APEX: Positive 16-Week Data Released on Zumilokibart for Atopic Dermatitis

Apogee Therapeutics has announced positive topline findings from Part B of the phase 2 APEX trial evaluating zumilokibart (APG777), an investigational anti–interleukin-13 monoclonal antibody, in adults with moderate-to-severe atopic dermatitis.1

According to the company’s release, the randomized, placebo-controlled study met both its primary and secondary efficacy endpoints at 16 weeks, with those on the mid-dose regimen showing the strongest overall balance of efficacy and tolerability. The release points to the company’s intention to advance the mid-dose formulation into phase 3 development, pending regulatory authority discussions.

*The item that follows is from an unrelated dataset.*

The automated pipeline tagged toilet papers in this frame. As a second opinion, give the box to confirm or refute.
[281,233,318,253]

“Patients with atopic dermatitis and their physicians want therapies that provide durable and deeper disease control with less frequent dosing,” Ruth Ann Vleugels, MD, MPH, MBA, Heidi and Scott C. Schuster Distinguished Chair in Dermatology and Director of the Atopic Dermatitis Program at Mass General Brigham and Professor of Dermatology, said in a statement.1 “The APEX Part B results align extremely well with these patient-centric goals, particularly the achievement of very low disease activity, or vLDA, with simultaneous robust improvement in lesion and itch benefit in more than one fifth of mid-dose patients, which are results not seen with any biologic to date.”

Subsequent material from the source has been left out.